Commenting on a working meeting he held on December 7 with five ministers responsible for the economy, Erdogan claimed that Turkey would come out of the crisis as the least affected country. If all economic players acted in a spirit of solidarity, he said, they could turn the crisis into an opportunity for Turkey (Radikal, December 8).

Although the government’s reluctance about the IMF deal and its optimism about Turkey’s potential to overcome the crisis might make sense in terms of boosting confidence in the economy, many analysts have grown extremely skeptical of Turkey’s prospects for escaping the crisis.

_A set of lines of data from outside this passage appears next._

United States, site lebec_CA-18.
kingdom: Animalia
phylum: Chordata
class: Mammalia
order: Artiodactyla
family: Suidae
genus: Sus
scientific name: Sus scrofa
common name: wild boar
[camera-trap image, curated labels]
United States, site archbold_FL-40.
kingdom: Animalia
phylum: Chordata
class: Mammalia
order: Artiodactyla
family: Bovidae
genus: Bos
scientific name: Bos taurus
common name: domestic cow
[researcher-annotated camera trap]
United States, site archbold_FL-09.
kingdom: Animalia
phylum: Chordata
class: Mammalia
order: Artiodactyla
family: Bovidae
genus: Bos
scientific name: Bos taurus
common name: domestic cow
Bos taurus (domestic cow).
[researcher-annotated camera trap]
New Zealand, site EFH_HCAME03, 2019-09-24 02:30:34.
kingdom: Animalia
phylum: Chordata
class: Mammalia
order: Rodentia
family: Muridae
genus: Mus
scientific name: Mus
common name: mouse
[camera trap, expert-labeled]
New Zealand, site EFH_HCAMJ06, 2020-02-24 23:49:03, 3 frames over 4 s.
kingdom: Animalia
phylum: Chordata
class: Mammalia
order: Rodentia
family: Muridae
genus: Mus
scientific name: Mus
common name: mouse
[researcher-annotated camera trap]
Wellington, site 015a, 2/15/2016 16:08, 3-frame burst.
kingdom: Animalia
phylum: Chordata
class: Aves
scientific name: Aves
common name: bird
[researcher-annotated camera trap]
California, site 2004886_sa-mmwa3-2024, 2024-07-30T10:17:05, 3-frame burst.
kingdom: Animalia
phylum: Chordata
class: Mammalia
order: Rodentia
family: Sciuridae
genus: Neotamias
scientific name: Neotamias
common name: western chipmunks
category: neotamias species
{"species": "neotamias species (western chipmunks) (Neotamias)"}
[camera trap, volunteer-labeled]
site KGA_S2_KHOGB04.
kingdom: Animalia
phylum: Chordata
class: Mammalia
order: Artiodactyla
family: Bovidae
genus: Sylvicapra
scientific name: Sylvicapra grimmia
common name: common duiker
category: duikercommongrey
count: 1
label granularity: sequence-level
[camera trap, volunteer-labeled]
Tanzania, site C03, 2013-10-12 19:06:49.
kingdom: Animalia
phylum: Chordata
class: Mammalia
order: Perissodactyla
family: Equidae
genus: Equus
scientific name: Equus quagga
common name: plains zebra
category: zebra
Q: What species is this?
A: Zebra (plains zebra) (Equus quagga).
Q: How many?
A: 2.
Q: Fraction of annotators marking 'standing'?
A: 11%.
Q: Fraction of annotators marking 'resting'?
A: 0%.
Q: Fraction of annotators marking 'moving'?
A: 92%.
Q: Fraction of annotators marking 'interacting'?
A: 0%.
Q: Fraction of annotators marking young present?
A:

Responding to Erdogan, a senior columnist, Osman Ulagay, maintained that “since the global crisis was not being taken seriously and it could not be managed correctly, production is falling, domestic and external markets are shrinking, liquidity problems cannot be overcome, and many firms have been pushed to the brink of closure.” Ulagay criticized the government’s horse-trading with the IMF and argued that by the time an agreement was reached, the horse might well be dead (Milliyet, December 7).

The Erdogan government, rather than tying its hands with tighter fiscal rules set by a hasty IMF program, is seeking to obtain a better arrangement through a well-negotiated agreement and to use an IMF program as a tool to support its own priorities. It remains to be seen whether it will be able to have its cake and eat it too, when Turkish-IMF talks resume after the religious holidays.